Azerbaycan ile Türkiye ortak tarih ve değerlere sahip, birbirinden ayrılmaz iki ülkedir. “İki devlet, tek millet” sözü bu iki Türk devletine çok yakıştı. Azerbaycan toprakları Anadolu’yla eş zamanlı olarak Türk yurdu haline gelmiştir. Tarih boyunca yaşanan birçok zorluğa, Sovyet yönetimi çatısında geçen dönemlerine rağmen, kardeş ülke bugün de “iki devlet, tek millet” sözüne uygun bir şekilde bir Türk devleti olma özelliğini korumaktadır.

Dolayısıyla iki kardeş ülke, ekonomilerinde petrol dışı alanların kalkındırılmasına da önem vermelidir. Siyasi ilişkilerdeki yüksek seviyeyi tarım alanına da yansıtmamızın tam zamanı diye düşünüyorum.

Ülkemiz tarım alanında tecrübe, bilgi ve birikime sahiptir. Bu bilgi birikimini kardeş Azerbaycan ile paylaşarak, “İki kardeş ülke olarak güçlerimizi birleştirirsek bölgede ciddi bir tarım potansiyelimiz oluşur”. Bizler yani Türkiye ve Azerbaycan, iki kardeş bölgenin refahından daha fazla pay almalı, almalıdır, almalıyız…

Düzenlenen iş forumlarının açılış konuşmalarında değil, otellerde düzenlenen imza törenleriyle değil, tarımsal iş birliğinin geliştirilmesine dair niyet beyanlarıyla değil; sahaya inerek, bizzat uygulamaya geçilerek bölgenin refahından daha fazla pay alınabilir.

Söyler misiniz?

İmza töreni yapmakla ve niyet beyanı bildirmekle 2023’e kadar hedef koyduğumuz 15 milyar dolarlık ticaret hacmi hedefine nasıl ulaşabiliriz?

İkili ticaret hacmimiz 1,7 milyar dolar. Koyulan hedef ise 15 milyar dolar. Bu hedefin çok gerisindeyiz. Genel ticaretimiz içerisinde tarımın aldığı pay yüzde 8. Azerbaycan’ın tarımsal ithalatı 1,3 milyar dolar, Türkiye’nin tarımsal ithalatı ise 12 milyar dolar. Bir planlama dâhilinde tarımsal ticaretimize ciddi anlamda bir öncelik vermeliyiz.

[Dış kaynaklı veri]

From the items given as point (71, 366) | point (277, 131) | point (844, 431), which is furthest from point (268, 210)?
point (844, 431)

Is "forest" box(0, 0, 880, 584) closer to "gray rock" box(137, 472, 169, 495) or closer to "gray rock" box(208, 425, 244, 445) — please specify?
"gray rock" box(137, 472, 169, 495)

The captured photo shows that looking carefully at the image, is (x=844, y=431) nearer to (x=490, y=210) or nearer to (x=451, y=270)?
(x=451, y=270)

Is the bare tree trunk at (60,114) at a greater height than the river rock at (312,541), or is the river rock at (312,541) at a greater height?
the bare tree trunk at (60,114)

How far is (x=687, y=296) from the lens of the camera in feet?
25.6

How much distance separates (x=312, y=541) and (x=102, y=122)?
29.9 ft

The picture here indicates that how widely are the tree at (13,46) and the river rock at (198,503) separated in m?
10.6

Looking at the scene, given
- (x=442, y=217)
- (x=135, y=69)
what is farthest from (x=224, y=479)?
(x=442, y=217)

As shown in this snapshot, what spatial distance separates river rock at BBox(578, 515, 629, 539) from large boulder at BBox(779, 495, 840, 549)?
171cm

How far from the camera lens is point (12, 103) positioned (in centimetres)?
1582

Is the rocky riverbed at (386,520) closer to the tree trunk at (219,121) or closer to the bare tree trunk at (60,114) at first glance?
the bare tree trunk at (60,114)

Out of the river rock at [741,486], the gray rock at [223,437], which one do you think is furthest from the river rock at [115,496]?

Tarım sektörü, önümüzdeki yıllarda giderek daha çok önem kazanacaktır. Unutmayalım: “Gelecek tarımda”

Tarım sektörü, enerjiden sonra Azerbaycan ekonomisini yönlendiren en büyük ikinci sektör konumundadır. Azerbaycan dünyadaki 11 iklim bölgesinden 9’una sahip ve topraklarının yüzde 50’sinden fazlası tarım için elverişlidir.

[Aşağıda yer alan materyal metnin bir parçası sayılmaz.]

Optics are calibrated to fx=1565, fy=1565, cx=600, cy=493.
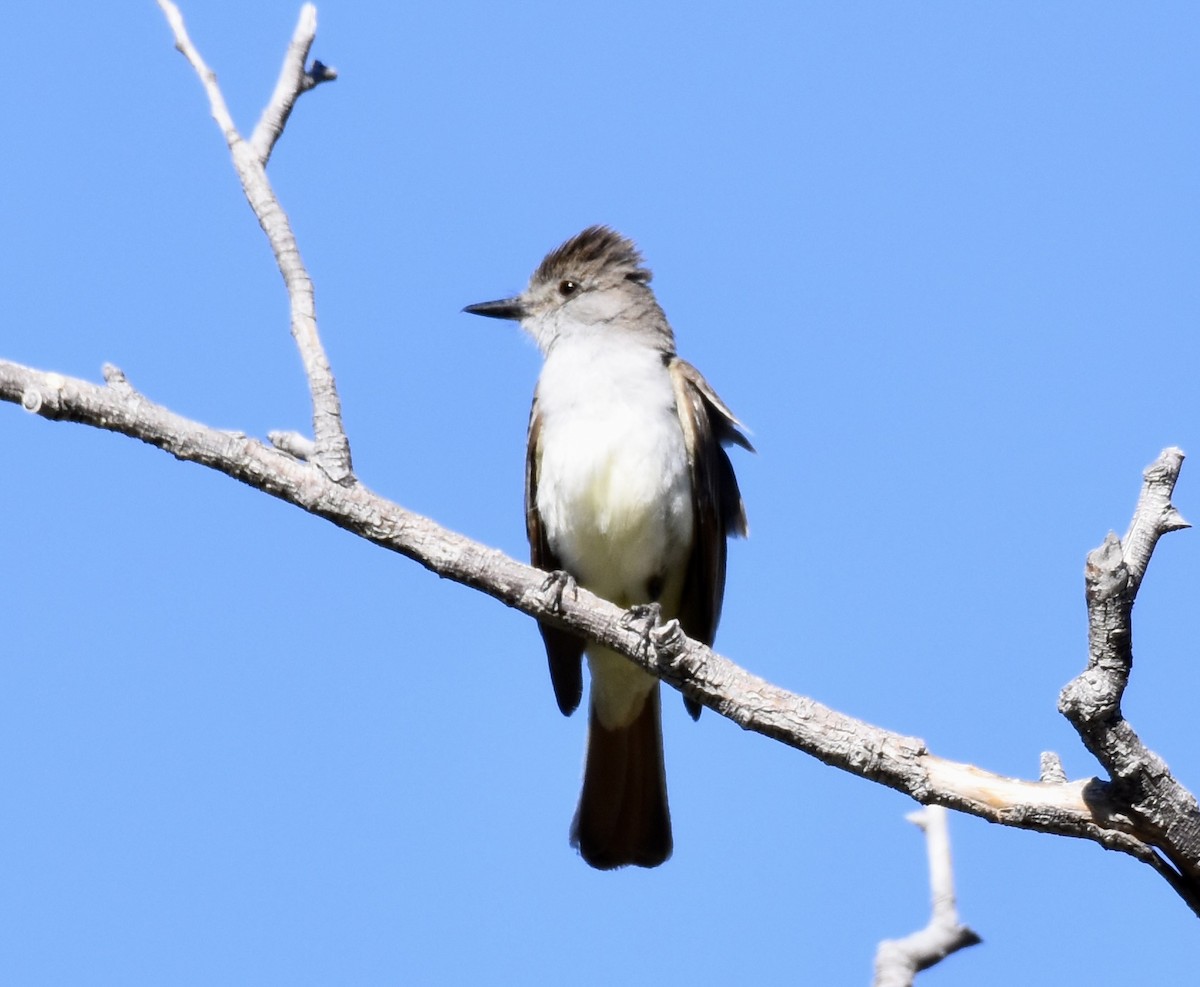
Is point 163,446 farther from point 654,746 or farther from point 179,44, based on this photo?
point 654,746

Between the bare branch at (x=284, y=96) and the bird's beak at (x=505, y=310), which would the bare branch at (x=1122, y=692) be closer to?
the bare branch at (x=284, y=96)

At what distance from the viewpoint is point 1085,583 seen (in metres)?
3.66

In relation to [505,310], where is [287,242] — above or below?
below

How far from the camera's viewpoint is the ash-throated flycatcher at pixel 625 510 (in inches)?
250

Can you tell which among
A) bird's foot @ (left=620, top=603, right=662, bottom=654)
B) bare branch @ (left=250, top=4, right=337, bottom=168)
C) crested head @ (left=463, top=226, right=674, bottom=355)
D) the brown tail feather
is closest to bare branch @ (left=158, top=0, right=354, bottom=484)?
bare branch @ (left=250, top=4, right=337, bottom=168)

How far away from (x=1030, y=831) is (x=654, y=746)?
10.2ft

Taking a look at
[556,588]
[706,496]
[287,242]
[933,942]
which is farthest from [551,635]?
[933,942]

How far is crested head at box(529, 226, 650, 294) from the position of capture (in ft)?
25.1

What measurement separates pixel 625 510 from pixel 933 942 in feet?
11.0

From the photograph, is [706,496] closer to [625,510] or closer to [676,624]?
[625,510]

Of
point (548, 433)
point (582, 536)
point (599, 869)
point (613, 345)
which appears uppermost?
point (613, 345)

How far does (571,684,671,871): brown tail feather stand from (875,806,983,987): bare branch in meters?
3.49

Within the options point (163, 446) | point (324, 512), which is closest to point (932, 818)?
point (324, 512)

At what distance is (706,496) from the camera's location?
258 inches
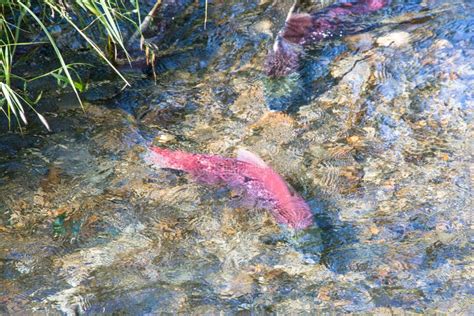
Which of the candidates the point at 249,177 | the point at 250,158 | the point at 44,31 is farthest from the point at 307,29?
the point at 44,31

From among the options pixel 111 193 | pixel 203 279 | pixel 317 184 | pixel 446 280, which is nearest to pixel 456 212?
pixel 446 280

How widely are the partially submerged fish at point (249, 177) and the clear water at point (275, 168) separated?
0.06m

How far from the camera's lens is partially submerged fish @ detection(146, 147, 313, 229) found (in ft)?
10.4

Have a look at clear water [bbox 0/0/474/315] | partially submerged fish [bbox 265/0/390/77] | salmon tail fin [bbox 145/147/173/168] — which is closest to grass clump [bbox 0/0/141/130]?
clear water [bbox 0/0/474/315]

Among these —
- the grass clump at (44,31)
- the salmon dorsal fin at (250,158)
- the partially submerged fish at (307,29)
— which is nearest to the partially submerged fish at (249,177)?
the salmon dorsal fin at (250,158)

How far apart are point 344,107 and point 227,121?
2.26 feet

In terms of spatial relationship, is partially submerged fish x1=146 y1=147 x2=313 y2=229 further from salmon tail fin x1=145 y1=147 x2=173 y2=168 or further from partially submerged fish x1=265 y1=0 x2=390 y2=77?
partially submerged fish x1=265 y1=0 x2=390 y2=77

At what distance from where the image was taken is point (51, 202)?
130 inches

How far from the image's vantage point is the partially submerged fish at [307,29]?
413cm

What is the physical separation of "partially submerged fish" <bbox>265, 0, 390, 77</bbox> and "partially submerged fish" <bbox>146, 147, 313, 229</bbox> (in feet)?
2.81

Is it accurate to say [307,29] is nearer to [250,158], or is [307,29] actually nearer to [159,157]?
[250,158]

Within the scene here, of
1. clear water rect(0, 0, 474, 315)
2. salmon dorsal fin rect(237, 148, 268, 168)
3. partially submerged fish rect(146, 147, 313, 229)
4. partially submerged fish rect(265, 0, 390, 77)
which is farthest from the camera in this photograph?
partially submerged fish rect(265, 0, 390, 77)

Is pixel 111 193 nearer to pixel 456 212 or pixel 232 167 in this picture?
pixel 232 167

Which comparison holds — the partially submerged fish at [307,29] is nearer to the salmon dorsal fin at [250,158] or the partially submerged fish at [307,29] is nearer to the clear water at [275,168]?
the clear water at [275,168]
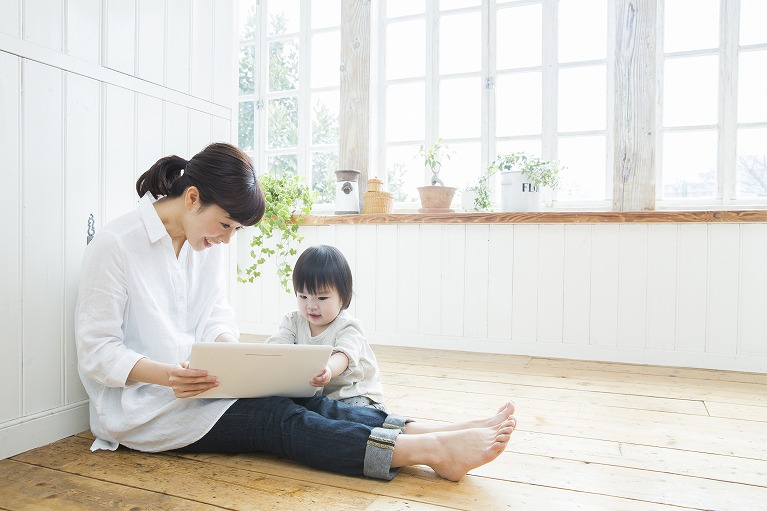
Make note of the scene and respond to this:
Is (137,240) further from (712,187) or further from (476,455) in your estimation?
(712,187)

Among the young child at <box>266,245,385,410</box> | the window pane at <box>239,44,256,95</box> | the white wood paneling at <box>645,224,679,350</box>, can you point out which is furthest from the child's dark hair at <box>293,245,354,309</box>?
the window pane at <box>239,44,256,95</box>

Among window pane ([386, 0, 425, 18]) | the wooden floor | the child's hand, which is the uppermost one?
window pane ([386, 0, 425, 18])

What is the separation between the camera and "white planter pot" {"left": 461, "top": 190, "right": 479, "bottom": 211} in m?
3.18

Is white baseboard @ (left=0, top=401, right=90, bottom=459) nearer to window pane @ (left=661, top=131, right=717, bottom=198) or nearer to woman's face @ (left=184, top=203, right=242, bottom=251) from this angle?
woman's face @ (left=184, top=203, right=242, bottom=251)

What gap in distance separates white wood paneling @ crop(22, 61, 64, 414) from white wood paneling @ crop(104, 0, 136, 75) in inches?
8.3

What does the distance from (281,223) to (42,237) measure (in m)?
1.76

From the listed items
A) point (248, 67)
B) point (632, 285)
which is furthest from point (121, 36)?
point (632, 285)

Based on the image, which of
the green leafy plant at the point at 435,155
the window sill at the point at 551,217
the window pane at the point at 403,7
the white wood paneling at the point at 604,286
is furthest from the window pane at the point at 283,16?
the white wood paneling at the point at 604,286

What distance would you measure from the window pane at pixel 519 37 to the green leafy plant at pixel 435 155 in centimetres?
55

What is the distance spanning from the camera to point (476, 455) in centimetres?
133

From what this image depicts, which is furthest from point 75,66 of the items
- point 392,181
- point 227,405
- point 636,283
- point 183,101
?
point 636,283

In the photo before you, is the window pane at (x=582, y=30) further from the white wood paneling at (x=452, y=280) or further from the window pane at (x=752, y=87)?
the white wood paneling at (x=452, y=280)

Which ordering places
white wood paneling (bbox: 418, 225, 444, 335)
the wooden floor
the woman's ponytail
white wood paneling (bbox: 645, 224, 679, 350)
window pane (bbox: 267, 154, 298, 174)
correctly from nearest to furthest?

İki kardeş ülke olarak tarım müşavirliği çatısı altında Ar-Ge çalışmalarına hızla geçilmelidir. Gerek Tarımsal Araştırmalar ve Politikalar Genel Müdürlüğü(TAGEM) gerekse Tarım İşletmeleri Genel Müdürlüğü(TİGEM) gibi kurum ve kuruluşları devreye sokarak aktif olarak çalışır bir mekanizma oluşturmalıyız. Azerbaycan’da yapılan çalışmalara devam edilmeli ve etki alanı genişletilmelidir. Ayrıca tarım sektöründe verimliliğin arttırılması amacıyla iki kardeş ülke çiftçilerine kolaylıklar sağlanmalı, karşılıklı menfaate dayalı ortak işletmeler kurulmalı, gerekirse vergiden muaf da tutulmalıdır. Acilen tarım sektöründe yeni projelerin hayata geçirilmesi faydalıdır, kaçınılmazdır, şarttır...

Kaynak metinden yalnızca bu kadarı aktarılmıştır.